What you will do = Write each line exactly as it stands, from the line containing "How distant from" through the end of the data.
--------------------
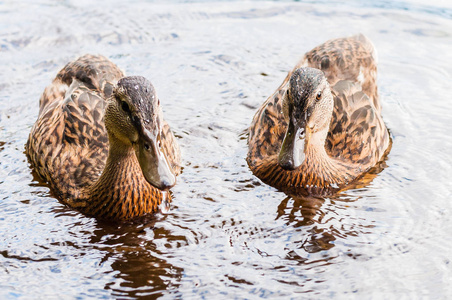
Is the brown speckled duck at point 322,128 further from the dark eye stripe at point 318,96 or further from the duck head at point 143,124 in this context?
the duck head at point 143,124

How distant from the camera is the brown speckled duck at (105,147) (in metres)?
6.22

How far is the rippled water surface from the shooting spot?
19.6ft

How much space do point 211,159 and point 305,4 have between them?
591 centimetres

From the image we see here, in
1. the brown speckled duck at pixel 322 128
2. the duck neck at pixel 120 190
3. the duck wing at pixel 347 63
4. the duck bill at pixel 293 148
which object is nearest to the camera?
the duck neck at pixel 120 190

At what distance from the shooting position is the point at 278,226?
--------------------
The response =
How distant from the camera is the brown speckled duck at (105,147) (in metres)?
6.22

How far is the rippled water surface from the shooting spot?
19.6ft

How much space do point 211,159 and point 305,4 have between them?
591 centimetres

From the image we see here, in
1. the brown speckled duck at pixel 322 128
2. the duck neck at pixel 120 190
3. the duck wing at pixel 347 63
4. the duck bill at pixel 293 148
which object is nearest to the camera?
the duck neck at pixel 120 190

At what distance from the shooting position is the point at 278,226?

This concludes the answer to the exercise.